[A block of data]
════════════════
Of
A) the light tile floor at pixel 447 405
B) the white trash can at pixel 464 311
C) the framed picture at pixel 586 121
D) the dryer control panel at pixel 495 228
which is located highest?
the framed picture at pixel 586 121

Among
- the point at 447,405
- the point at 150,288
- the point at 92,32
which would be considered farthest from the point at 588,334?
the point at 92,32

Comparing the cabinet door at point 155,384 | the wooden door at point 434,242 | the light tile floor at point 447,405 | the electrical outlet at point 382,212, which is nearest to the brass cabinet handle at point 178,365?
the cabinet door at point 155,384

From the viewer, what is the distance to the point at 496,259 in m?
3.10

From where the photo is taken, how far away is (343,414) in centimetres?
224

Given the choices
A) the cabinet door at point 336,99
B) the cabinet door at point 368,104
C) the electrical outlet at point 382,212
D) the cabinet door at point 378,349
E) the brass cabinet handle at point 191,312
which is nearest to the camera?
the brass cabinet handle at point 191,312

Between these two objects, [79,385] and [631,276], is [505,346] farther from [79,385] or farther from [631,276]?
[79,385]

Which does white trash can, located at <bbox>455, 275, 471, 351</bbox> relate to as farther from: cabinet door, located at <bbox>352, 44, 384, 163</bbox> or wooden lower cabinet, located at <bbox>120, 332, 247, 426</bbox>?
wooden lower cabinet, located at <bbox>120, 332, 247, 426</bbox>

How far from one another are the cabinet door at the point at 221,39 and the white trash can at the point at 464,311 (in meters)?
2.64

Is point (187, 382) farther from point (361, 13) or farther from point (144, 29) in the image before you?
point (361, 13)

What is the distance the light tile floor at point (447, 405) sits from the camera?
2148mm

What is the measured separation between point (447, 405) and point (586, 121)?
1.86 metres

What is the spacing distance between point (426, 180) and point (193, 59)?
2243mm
════════════════
- Problem to solve
Return each entry from the material above exactly as it appears.

- Written response
Of
A) the light tile floor at pixel 447 405
B) the white trash can at pixel 464 311
C) the framed picture at pixel 586 121
D) the dryer control panel at pixel 495 228
which is located highest?
the framed picture at pixel 586 121

Among
- the point at 447,405
- the point at 150,288
- the point at 92,32
which would be considered farthest from the point at 588,334?
the point at 92,32

Comparing the cabinet door at point 155,384 | the wooden door at point 434,242 | the light tile floor at point 447,405 | the electrical outlet at point 382,212, which is nearest to the brass cabinet handle at point 178,365?
the cabinet door at point 155,384

From the viewer, what is the distance to the point at 496,259 in m?
3.10

From where the photo is taken, how far away is (343,414) in centimetres?
224

Given the choices
A) the cabinet door at point 336,99
B) the cabinet door at point 368,104
C) the electrical outlet at point 382,212
D) the cabinet door at point 378,349
E) the brass cabinet handle at point 191,312
which is nearest to the camera?
the brass cabinet handle at point 191,312

Between these two objects, [79,385] and [631,276], is [505,346] farther from [79,385] or farther from [631,276]?
[79,385]

Which does white trash can, located at <bbox>455, 275, 471, 351</bbox> relate to as farther from: cabinet door, located at <bbox>352, 44, 384, 163</bbox> or wooden lower cabinet, located at <bbox>120, 332, 247, 426</bbox>?
wooden lower cabinet, located at <bbox>120, 332, 247, 426</bbox>

How far from one another are the cabinet door at the point at 221,39 and the white trash can at the point at 464,311 (in meters)?
2.64

Is point (187, 382) farther from point (361, 13) or farther from point (144, 29) in the image before you?
point (361, 13)

What is the distance the light tile floor at point (447, 405) sits from the camera?
2148mm

What is the measured separation between point (447, 405) and point (586, 121)?
1.86 metres

What is the spacing distance between point (426, 180) and point (193, 59)?
2243mm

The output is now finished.